Darija B E R T

SI2M-Lab

Introduction

DarijaBERT is the first BERT model specifically designed for the Moroccan Arabic dialect, known as Darija. Developed by AIOX Lab and SI2M Lab INSEA, this open-source model aims to advance natural language processing (NLP) for Moroccan dialects.

Architecture

DarijaBERT is based on the BERT-base architecture but does not include the Next Sentence Prediction (NSP) objective. It was trained on approximately 3 million sequences of Darija text, totaling around 100 million tokens.

Training

The model was trained on a dataset collected from three primary sources:

  • Stories written in Darija, scraped from a dedicated website.
  • Youtube comments from 40 Moroccan channels.
  • Tweets gathered using a list of Darija-specific keywords.
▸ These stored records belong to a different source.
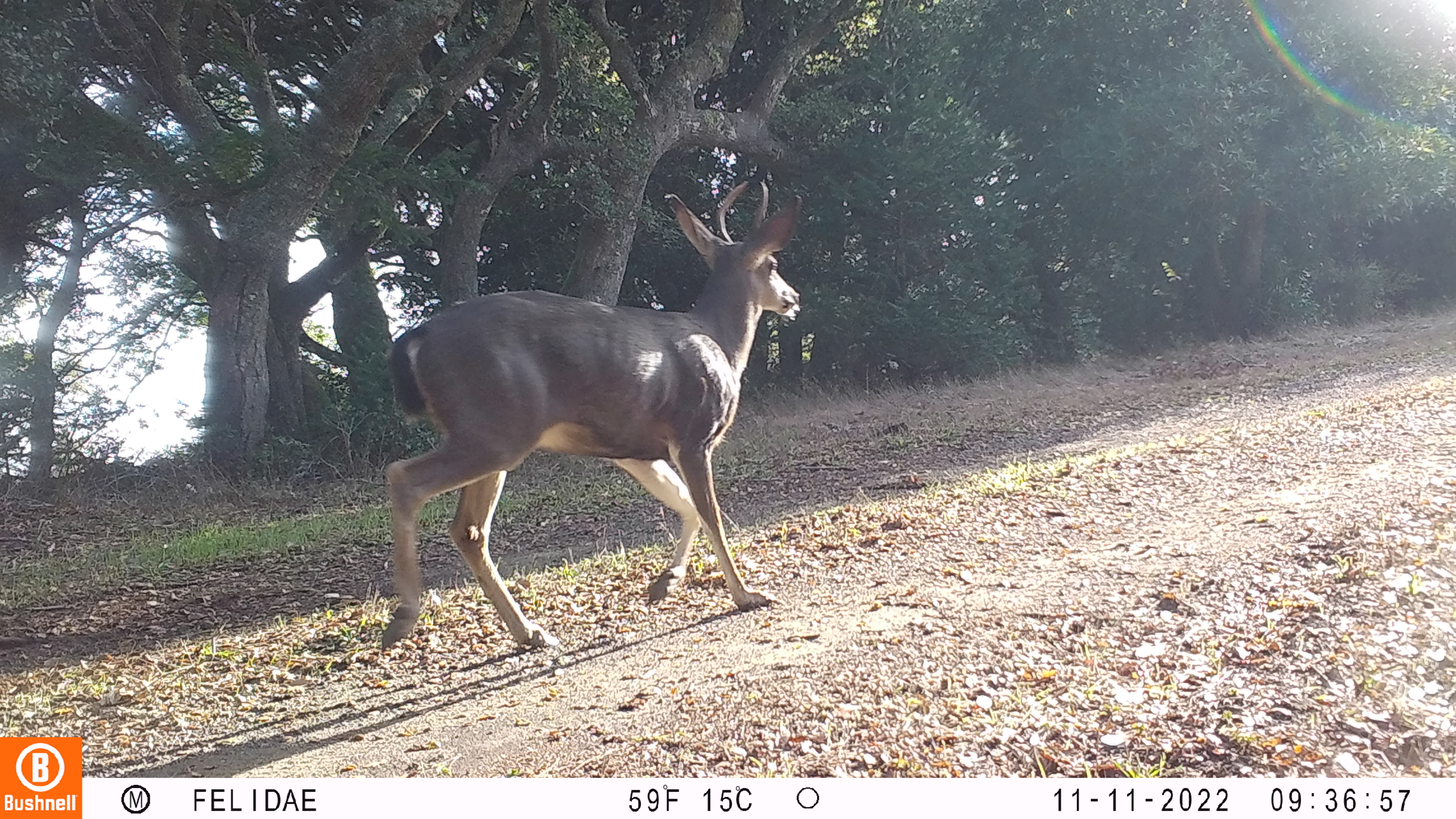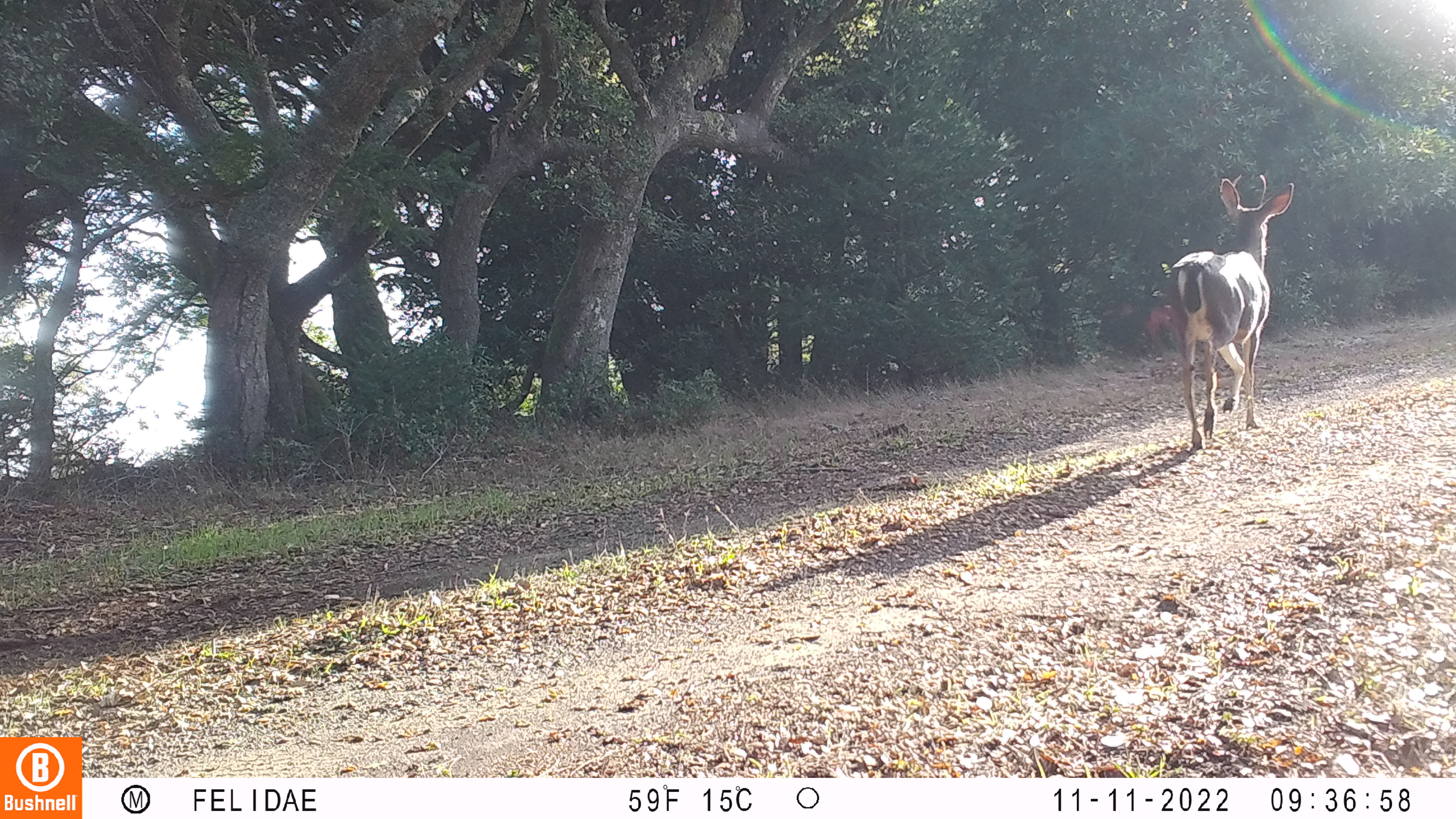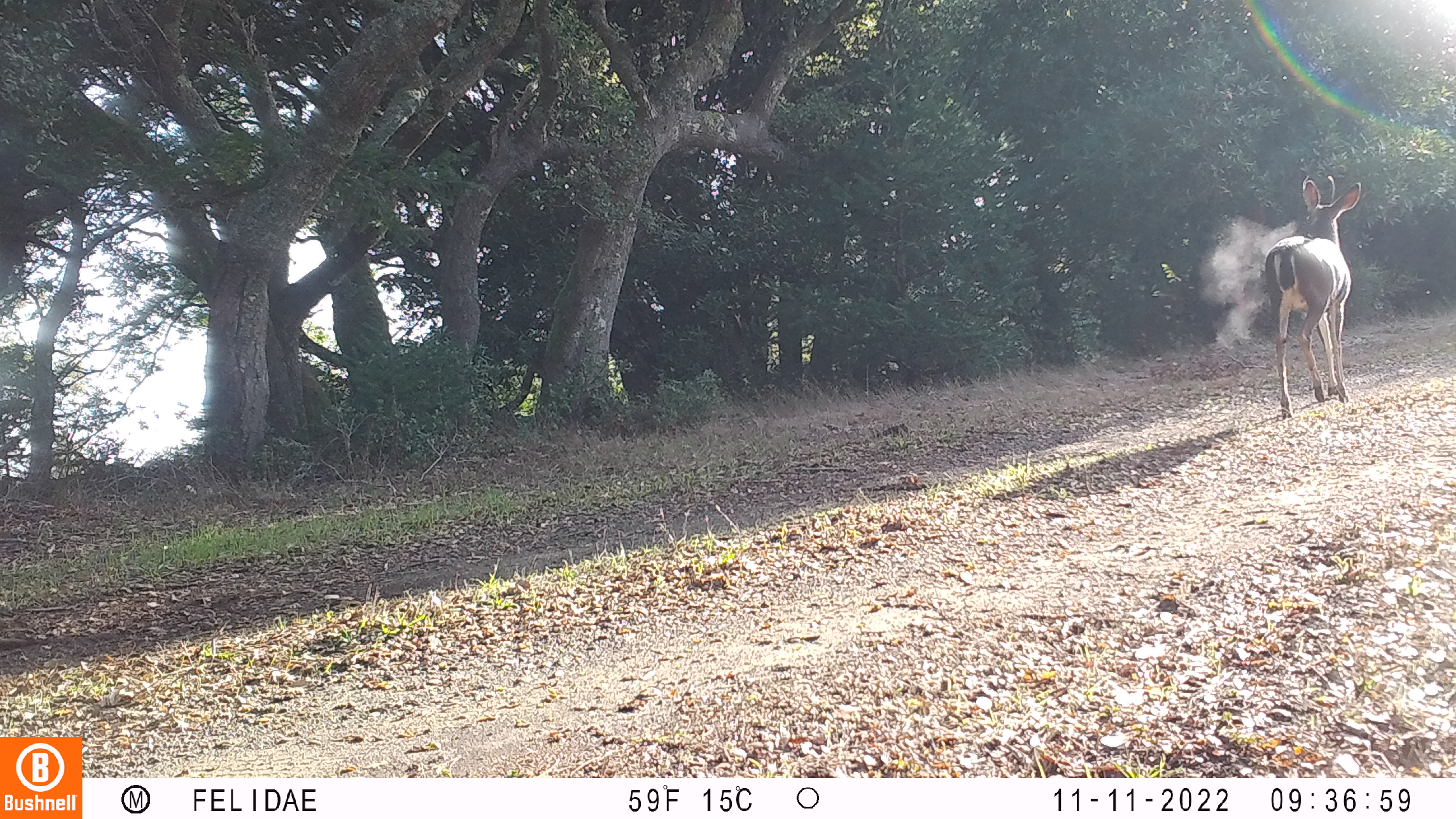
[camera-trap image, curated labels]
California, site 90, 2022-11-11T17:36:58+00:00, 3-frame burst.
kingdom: Animalia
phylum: Chordata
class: Mammalia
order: Artiodactyla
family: Cervidae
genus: Odocoileus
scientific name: Odocoileus hemionus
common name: mule deer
This results in a comprehensive dataset of 691MB of text. Training was facilitated by resources from Google’s TensorFlow Research Cloud (TRC) program, which provided free Cloud TPUs.

Guide: Running Locally

To run DarijaBERT locally, you can use the Hugging Face Transformers library. Here are the basic steps:

  1. Install the Transformers library:

    pip install transformers
    
  2. Load the DarijaBERT model:

    from transformers import AutoTokenizer, AutoModel
    
    DarijaBERT_tokenizer = AutoTokenizer.from_pretrained("SI2M-Lab/DarijaBERT")
    DarijaBert_model = AutoModel.from_pretrained("SI2M-Lab/DarijaBERT")
    

For optimal performance, consider using cloud GPUs from platforms like AWS, Google Cloud, or Azure.

License

The model and its resources are open-source, allowing researchers, industrialists, and the NLP community to utilize and contribute to its development. For citation, refer to the specified article by Gaanoun et al., 2023.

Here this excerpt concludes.